Neural Network (Keras Sequential)
Architecture
- Input layer:
input_shape = X_train.shape[1]
- Hidden Layers:
Dense(8, relu) → Dense(4, relu)
- Output Layer:
Dense(1, linear)
- Loss:
Mean Absolute Error (MAE)
- Optimizer:
Adam
Training
- Epochs: 30
- Batch size: 64
- Validation split: 20%
Results
- RMSE: 0.0859
- MAE: 0.0330
- R²: 0.8384
Diagnostic Plots
- Loss Curve: Validation loss plateaued → minor overfitting.
- Residual Plot: Most predictions close to the actual values with slight variance.

Step 5: Hyperparameter Tuning
To squeeze more performance, we applied hyperparameter tuning via:
5a. XGBoost Tuning (GridSearchCV)
- Grid searched over 108 combinations of:
n_estimators
,learning_rate
,max_depth
,subsample
,colsample_bytree
- Best Parameters:
{ 'colsample_bytree': 0.8, 'learning_rate': 0.1, 'max_depth': 5, 'n_estimators': 50, 'subsample': 1.0 }
Tuned Model Performance
- RMSE: 0.0732
- MAE: 0.0288
- R²: 0.8770

5b.
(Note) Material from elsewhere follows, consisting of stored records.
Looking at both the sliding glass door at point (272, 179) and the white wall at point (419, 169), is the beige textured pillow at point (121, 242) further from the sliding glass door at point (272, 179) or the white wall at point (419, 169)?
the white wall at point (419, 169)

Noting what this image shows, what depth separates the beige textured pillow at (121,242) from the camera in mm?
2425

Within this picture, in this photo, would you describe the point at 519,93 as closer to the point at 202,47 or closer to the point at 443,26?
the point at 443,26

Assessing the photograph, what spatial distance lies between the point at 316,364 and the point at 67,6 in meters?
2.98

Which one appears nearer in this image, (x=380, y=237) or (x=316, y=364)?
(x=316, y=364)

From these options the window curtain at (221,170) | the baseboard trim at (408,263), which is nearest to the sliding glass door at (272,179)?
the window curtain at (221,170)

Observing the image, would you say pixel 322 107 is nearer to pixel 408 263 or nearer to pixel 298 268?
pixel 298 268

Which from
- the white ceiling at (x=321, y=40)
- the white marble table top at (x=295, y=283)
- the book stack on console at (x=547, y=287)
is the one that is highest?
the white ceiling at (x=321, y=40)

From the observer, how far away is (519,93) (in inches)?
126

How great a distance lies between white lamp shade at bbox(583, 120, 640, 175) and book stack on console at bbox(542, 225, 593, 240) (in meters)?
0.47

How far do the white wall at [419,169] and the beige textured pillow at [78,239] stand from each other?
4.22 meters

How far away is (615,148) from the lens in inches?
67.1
Neural Network Tuning (Keras Tuner – Hyperband)
- Searched over:
- Layers: 1–3
- Units: 32–128
- Optimizers:
adam
,rmsprop
- Learning rates
Best Configuration Found
- 2 hidden layers
- 64 units in the first layer
- Optimizer:
adam
, learning rate = 0.001
Tuned NN Performance
- MAE: 0.0201
- MSE: 0.0072
- RMSE: 0.0846
- R²: 0.8356

Final Comparison: XGBoost vs Neural Network
Metric XGBoost (Tuned) Neural Network (Tuned) RMSE 0.0732 0.0846 MAE 0.0288 0.0201 R² 0.8770 0.8356
Conclusion
- XGBoost delivers better RMSE and R²—making it ideal if variance explanation is the goal.
- Neural Network achieves a lower MAE—better for minimizing average prediction errors.
- Both models provide valuable predictive performance, and their combination (e.g., via ensembling) could further enhance outcomes in future work.

Key Takeaways
- Careful feature selection and multicollinearity handling are critical before training.
- Transformations (Yeo-Johnson, Scaling) and outlier clipping improved model stability.
- Model explainability via SHAP strengthened the interpretability of predictions.
- Tuning plays a significant role in maximizing performance.
Future Directions
- Integrate ensemble methods (e.g., stacking NN and XGBoost).
- Deploy the model as an API service or dashboard for architects.
- Explore temporal modeling using time-series if SPL changes are logged over time.
Closing Thoughts
This end-to-end journey from messy, multicollinear data to interpretable predictive models illustrates the power of structured data science workflows in urban acoustic planning. By balancing preprocessing, modeling, and interpretability, we bring AI one step closer to helping humans design better, more comfortable living spaces.